Excerpts from a spatial dataset:
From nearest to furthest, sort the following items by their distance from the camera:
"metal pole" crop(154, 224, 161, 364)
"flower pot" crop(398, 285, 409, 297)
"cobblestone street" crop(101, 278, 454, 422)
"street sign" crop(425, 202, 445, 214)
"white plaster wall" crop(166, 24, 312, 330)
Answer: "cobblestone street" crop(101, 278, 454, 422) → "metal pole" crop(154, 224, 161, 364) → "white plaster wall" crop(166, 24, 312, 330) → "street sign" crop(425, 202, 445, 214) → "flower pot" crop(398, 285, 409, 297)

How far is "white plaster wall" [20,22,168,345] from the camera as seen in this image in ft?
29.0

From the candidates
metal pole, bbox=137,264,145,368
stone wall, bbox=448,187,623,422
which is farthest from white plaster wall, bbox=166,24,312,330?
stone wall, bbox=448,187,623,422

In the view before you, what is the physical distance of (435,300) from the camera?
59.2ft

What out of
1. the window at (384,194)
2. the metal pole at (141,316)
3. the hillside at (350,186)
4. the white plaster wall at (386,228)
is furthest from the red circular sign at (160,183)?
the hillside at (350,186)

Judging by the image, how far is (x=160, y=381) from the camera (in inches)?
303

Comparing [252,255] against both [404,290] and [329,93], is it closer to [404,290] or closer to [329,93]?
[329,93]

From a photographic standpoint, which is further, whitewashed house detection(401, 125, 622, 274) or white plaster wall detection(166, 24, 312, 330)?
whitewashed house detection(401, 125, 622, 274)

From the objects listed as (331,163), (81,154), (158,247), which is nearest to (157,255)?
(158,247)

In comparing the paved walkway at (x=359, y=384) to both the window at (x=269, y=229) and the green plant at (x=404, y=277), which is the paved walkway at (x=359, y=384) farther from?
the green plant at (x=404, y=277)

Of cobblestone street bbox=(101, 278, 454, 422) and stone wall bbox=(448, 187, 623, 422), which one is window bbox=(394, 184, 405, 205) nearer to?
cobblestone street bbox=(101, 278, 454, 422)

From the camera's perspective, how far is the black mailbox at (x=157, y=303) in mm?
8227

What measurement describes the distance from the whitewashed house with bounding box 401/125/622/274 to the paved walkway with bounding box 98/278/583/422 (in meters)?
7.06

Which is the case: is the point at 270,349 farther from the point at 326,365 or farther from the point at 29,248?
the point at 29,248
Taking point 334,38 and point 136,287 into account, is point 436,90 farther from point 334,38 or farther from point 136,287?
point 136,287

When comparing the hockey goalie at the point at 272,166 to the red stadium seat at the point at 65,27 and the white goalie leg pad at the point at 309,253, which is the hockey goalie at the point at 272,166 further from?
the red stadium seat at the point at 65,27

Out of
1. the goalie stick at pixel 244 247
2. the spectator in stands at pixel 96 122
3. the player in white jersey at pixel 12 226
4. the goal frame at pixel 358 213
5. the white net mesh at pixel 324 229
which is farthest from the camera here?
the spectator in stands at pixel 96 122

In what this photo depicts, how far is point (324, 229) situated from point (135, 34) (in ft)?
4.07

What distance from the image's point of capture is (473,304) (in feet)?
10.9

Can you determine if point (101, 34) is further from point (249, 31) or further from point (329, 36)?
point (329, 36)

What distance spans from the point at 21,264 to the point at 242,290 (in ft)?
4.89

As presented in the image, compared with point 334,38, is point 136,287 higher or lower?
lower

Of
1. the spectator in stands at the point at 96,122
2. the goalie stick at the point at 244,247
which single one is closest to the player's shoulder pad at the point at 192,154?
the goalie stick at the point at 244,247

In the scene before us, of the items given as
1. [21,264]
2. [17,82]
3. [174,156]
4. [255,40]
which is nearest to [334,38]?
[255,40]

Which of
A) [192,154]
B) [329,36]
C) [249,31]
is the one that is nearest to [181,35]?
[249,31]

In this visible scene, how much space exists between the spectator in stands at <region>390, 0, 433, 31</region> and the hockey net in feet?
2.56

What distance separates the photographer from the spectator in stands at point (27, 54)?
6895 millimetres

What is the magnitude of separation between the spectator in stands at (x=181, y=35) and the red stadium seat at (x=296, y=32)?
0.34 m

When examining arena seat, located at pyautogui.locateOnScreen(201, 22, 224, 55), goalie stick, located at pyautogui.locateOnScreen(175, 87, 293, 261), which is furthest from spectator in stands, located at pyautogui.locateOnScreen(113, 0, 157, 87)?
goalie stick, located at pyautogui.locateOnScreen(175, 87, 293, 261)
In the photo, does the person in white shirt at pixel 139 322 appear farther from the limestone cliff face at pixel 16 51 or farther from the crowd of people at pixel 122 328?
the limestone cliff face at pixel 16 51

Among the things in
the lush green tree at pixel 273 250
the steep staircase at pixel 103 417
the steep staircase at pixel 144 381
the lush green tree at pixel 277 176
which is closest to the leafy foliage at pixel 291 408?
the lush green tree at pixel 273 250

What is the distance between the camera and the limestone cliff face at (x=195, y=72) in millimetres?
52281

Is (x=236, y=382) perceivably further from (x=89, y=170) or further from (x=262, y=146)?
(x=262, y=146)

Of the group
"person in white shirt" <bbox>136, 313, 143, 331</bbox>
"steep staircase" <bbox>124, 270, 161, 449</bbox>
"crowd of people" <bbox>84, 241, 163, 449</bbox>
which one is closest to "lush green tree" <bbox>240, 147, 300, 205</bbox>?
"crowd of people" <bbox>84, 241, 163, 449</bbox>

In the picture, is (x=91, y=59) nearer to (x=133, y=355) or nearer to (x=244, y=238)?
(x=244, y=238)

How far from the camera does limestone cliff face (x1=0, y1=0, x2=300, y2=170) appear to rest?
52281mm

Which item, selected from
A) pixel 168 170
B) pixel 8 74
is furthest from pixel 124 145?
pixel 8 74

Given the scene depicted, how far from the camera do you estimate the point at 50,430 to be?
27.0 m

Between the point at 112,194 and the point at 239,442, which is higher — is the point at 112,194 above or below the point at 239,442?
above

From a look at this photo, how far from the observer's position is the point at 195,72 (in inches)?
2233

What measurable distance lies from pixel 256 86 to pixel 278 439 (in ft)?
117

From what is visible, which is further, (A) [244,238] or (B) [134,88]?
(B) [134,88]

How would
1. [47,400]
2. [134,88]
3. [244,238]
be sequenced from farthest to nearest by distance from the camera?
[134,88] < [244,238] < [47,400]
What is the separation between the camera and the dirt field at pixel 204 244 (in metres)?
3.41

> The task
Write out the material exactly as given.

> Solution to the exercise
From nearest to furthest, sort the following items by their distance from the camera:
"metal pole" crop(154, 224, 161, 364)
"flower pot" crop(398, 285, 409, 297)
"cobblestone street" crop(101, 278, 454, 422)
"street sign" crop(425, 202, 445, 214)
"white plaster wall" crop(166, 24, 312, 330)
Answer: "cobblestone street" crop(101, 278, 454, 422) → "metal pole" crop(154, 224, 161, 364) → "white plaster wall" crop(166, 24, 312, 330) → "street sign" crop(425, 202, 445, 214) → "flower pot" crop(398, 285, 409, 297)

How far is "white plaster wall" [20,22,168,345] from the camera as seen in this image in ft?
29.0

From the candidates
metal pole, bbox=137,264,145,368
stone wall, bbox=448,187,623,422
which is farthest from white plaster wall, bbox=166,24,312,330?
stone wall, bbox=448,187,623,422

In the view before you, what is the physical distance of (435,300) from the camera?
59.2ft

What out of
1. the window at (384,194)
2. the metal pole at (141,316)
3. the hillside at (350,186)
4. the white plaster wall at (386,228)
is furthest from the red circular sign at (160,183)?
the hillside at (350,186)

Judging by the image, how far is (x=160, y=381) from the camera (in inches)?
303

Comparing [252,255] against both [404,290] and [329,93], is it closer to [404,290] or closer to [329,93]?
[329,93]

From a photographic standpoint, which is further, whitewashed house detection(401, 125, 622, 274) or white plaster wall detection(166, 24, 312, 330)?
whitewashed house detection(401, 125, 622, 274)

From the objects listed as (331,163), (81,154), (158,247), which is nearest to (157,255)?
(158,247)

In comparing the paved walkway at (x=359, y=384) to both the window at (x=269, y=229) and the green plant at (x=404, y=277), which is the paved walkway at (x=359, y=384) farther from?
the green plant at (x=404, y=277)

Of cobblestone street bbox=(101, 278, 454, 422) and stone wall bbox=(448, 187, 623, 422), which one is window bbox=(394, 184, 405, 205) nearer to?
cobblestone street bbox=(101, 278, 454, 422)

From the camera's perspective, how far is the black mailbox at (x=157, y=303) in mm?
8227

What measurement describes the distance from the whitewashed house with bounding box 401/125/622/274 to the paved walkway with bounding box 98/278/583/422 (in meters)?
7.06

Which is the case: is the point at 270,349 farther from the point at 326,365 or farther from the point at 29,248?
the point at 29,248
Taking point 334,38 and point 136,287 into account, is point 436,90 farther from point 334,38 or farther from point 136,287?
point 136,287

When comparing the hockey goalie at the point at 272,166 to the red stadium seat at the point at 65,27 and the white goalie leg pad at the point at 309,253, which is the hockey goalie at the point at 272,166 further from?
the red stadium seat at the point at 65,27

Out of
1. the goalie stick at pixel 244 247
2. the spectator in stands at pixel 96 122
3. the player in white jersey at pixel 12 226
4. the goal frame at pixel 358 213
5. the white net mesh at pixel 324 229
which is farthest from the camera here?
the spectator in stands at pixel 96 122

In what this photo depicts, how far is point (324, 229) situated from point (135, 34) (in ft)?
4.07

What distance from the image's point of capture is (473,304) (in feet)?
10.9

Can you determine if point (101, 34) is further from point (249, 31) or further from point (329, 36)?
point (329, 36)

What distance spans from the point at 21,264 to the point at 242,290 (in ft)?
4.89

As presented in the image, compared with point 334,38, is point 136,287 higher or lower?
lower

Of
1. the spectator in stands at the point at 96,122
2. the goalie stick at the point at 244,247
which single one is closest to the player's shoulder pad at the point at 192,154?
the goalie stick at the point at 244,247

In the scene before us, of the items given as
1. [21,264]
2. [17,82]
3. [174,156]
4. [255,40]
which is nearest to [334,38]?
[255,40]

Which of
A) [192,154]
B) [329,36]
C) [249,31]
is the one that is nearest to [181,35]?
[249,31]

In this visible scene, how much space exists between the spectator in stands at <region>390, 0, 433, 31</region> and the hockey net in feet?
2.56

What distance separates the photographer from the spectator in stands at point (27, 54)?
6895 millimetres

What is the magnitude of separation between the spectator in stands at (x=181, y=35) and the red stadium seat at (x=296, y=32)?
0.34 m

When examining arena seat, located at pyautogui.locateOnScreen(201, 22, 224, 55), goalie stick, located at pyautogui.locateOnScreen(175, 87, 293, 261), which is furthest from spectator in stands, located at pyautogui.locateOnScreen(113, 0, 157, 87)?
goalie stick, located at pyautogui.locateOnScreen(175, 87, 293, 261)
In the photo, does the person in white shirt at pixel 139 322 appear farther from the limestone cliff face at pixel 16 51 or farther from the crowd of people at pixel 122 328?
the limestone cliff face at pixel 16 51

Among the things in
the lush green tree at pixel 273 250
the steep staircase at pixel 103 417
the steep staircase at pixel 144 381
the lush green tree at pixel 277 176
which is closest to the leafy foliage at pixel 291 408?
the lush green tree at pixel 273 250

What is the distance between the camera and the limestone cliff face at (x=195, y=72) in millimetres?
52281

Is (x=236, y=382) perceivably further from (x=89, y=170) or further from (x=262, y=146)?
(x=262, y=146)

Of the group
"person in white shirt" <bbox>136, 313, 143, 331</bbox>
"steep staircase" <bbox>124, 270, 161, 449</bbox>
"crowd of people" <bbox>84, 241, 163, 449</bbox>
which one is closest to "lush green tree" <bbox>240, 147, 300, 205</bbox>?
"crowd of people" <bbox>84, 241, 163, 449</bbox>

In the picture, is (x=91, y=59) nearer to (x=133, y=355) or nearer to (x=244, y=238)?
(x=244, y=238)

How far from the camera does limestone cliff face (x1=0, y1=0, x2=300, y2=170) appear to rest?
52281mm

Which item, selected from
A) pixel 168 170
B) pixel 8 74
is furthest from pixel 124 145?
pixel 8 74

Given the scene depicted, how far from the camera do you estimate the point at 50,430 to be?
27.0 m

Between the point at 112,194 and the point at 239,442, which is higher — is the point at 112,194 above or below the point at 239,442?
above

From a look at this photo, how far from the observer's position is the point at 195,72 (in inches)?
2233

What measurable distance lies from pixel 256 86 to pixel 278 439 (in ft)?
117

From what is visible, which is further, (A) [244,238] or (B) [134,88]?
(B) [134,88]

How would
1. [47,400]
2. [134,88]
3. [244,238]
be sequenced from farthest to nearest by distance from the camera?
[134,88] < [244,238] < [47,400]
What is the separation between the camera and the dirt field at pixel 204 244 (in metres)?
3.41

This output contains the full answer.